Over lunch this week I may have confused a younger friend by saying that I am personally supportive of the legalization of gay marriage and all the accompanying rights that go with it, at least until political and religious leaders get their heads together and realise that the government should provide legal civil unions for any two people who so desire and each spiritual community should enact it's own practise for sacred unions.
In the discussion she referred to the idea that she just can't see herself letting go of some of the basic tenets of conviction she has been raised with. I understand that. Still, I hope that she will learn to hold most convictions loosely and only the most crucial of them in closed hands.
Brian McLaren describes what I'm experiencing as "ideological homelessness" in an excellent and very timely article.
Here's a snippet:
What they have in common, I think, is that they are seeking to create a new space that isn't clearly defined as "left" or "right." This is a space of civil disagreement, engaging with the other, crossing boundaries.

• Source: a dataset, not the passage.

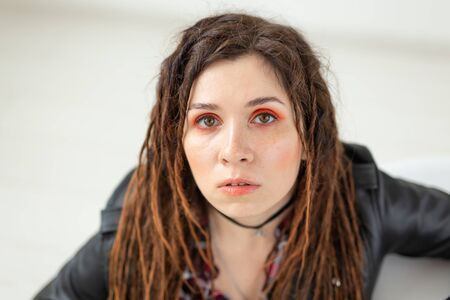 Dreadlocks, hairdresser and style concept - A funny girl with dreadlocks and in leather jacket and fashionable makeup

Just yesterday, I heard somebody define this space as being homeless ... ideologically homeless.
If Rick were the right-wing nut-job that some of his hefty-lefty critics are painting him to be, he wouldn't dare accept an invitation by a Democratic pro-choice pro-gay President. If the President-Elect were the left-wing nut job his tighty-righty critics paint him to be ... he wouldn't invite Prop-8-supporting Rick Warren to give the invocation. If Rick were the compromising apostate his tighty-righty critics claim him to be, he wouldn't outspokenly disagree with the President-Elect on gay marriage and criminalizing abortion. And so on ... you get the point.
Meanwhile, what the critics have in common is that they have a home. They know where they stand - left, far left, right, far right, etc. They know who's in and who's out, who's orthodox and who's not, whom they're cold toward and whom they're hot about.